Esta es una de las obras del gobierno de Chinchilla que absorbió más dinero, pero a la vez presentó más fallas por la falta de diseño para desarrollarla, además de actos de corrupción cuyas denuncias las presentó la Fiscalía contra ex funcionarios del Consejo Nacional de Vialidad y empresarios constructores.
Según el Ministerio de Obras Públicas y Transportes, abrir estos 160 kilómetros de carretera rural costó 45 millones, pero la vía es intransitable, sedimentada pro la lluvia y con puentes colapsados.

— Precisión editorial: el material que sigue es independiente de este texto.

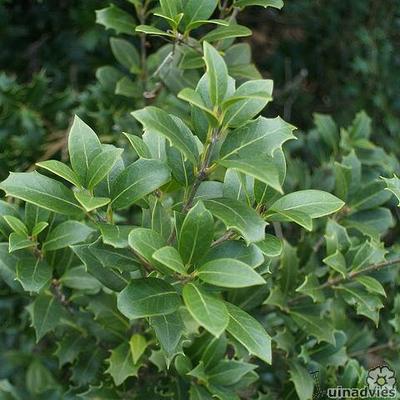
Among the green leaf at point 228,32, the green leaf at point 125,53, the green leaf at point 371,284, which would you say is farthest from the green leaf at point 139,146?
the green leaf at point 125,53

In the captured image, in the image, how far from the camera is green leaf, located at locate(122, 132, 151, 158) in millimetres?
1089

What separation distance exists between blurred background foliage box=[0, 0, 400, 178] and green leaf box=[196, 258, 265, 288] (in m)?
0.98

La trocha, como le llaman en Costa Rica, empezó a construirse sin planos o diseños a inicios del 2011, avalada por un decreto de emergencia del ejecutivo, que alegaba supuesta invasión del Ejército de Nicaragua.
Durante el primer invierno las obras empezaron a dañarse y el año pasado, la propia mandataria Laura Chinchilla denunció supuestos actos de corrupción cometidos por funcionarios públicos y empresarios.

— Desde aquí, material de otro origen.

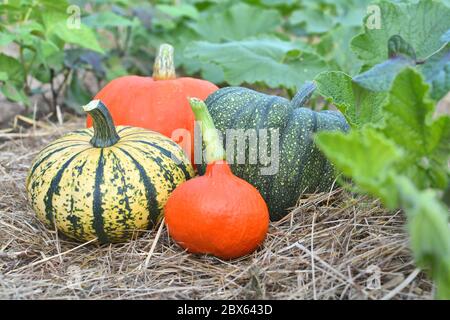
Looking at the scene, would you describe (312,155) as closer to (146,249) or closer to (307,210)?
(307,210)

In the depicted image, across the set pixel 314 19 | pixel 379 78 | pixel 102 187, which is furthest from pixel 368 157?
pixel 314 19

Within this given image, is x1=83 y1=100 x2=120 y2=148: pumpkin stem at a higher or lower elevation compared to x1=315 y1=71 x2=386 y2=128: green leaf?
lower

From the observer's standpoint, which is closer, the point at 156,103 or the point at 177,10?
the point at 156,103

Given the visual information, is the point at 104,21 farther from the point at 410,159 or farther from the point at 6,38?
the point at 410,159

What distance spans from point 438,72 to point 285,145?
658 mm

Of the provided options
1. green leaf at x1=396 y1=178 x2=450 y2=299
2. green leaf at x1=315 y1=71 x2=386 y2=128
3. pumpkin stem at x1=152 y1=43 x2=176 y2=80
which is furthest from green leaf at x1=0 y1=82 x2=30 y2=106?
green leaf at x1=396 y1=178 x2=450 y2=299

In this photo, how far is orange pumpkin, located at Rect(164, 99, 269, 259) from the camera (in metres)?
2.06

Ahora el gobierno empieza a reconstruirla en medio del escándalo, pero no será culminada antes que Chinchilla entregue el poder en mayo del 2014.
El Ministro de Transporte, Pedro Castro, quien asumió el puesto con la misión de salvar este y otros proyectos, no ha podido reconstruirla.
El Consejo Nacional de Vialidad, dependencia del Ministerio de Transportes, es una de las instituciones estatales costarricenses con mala imagen por el desarrollo de este tipo de proyectos, pero Castro la defendió diciendo que el colapso de la carretera fronteriza no es el reflejo de los errores de esa institución.
El colapso de esta y otras vías aledañas, tiene incomunicadas a 12 comunidades fronterizas con Nicaragua.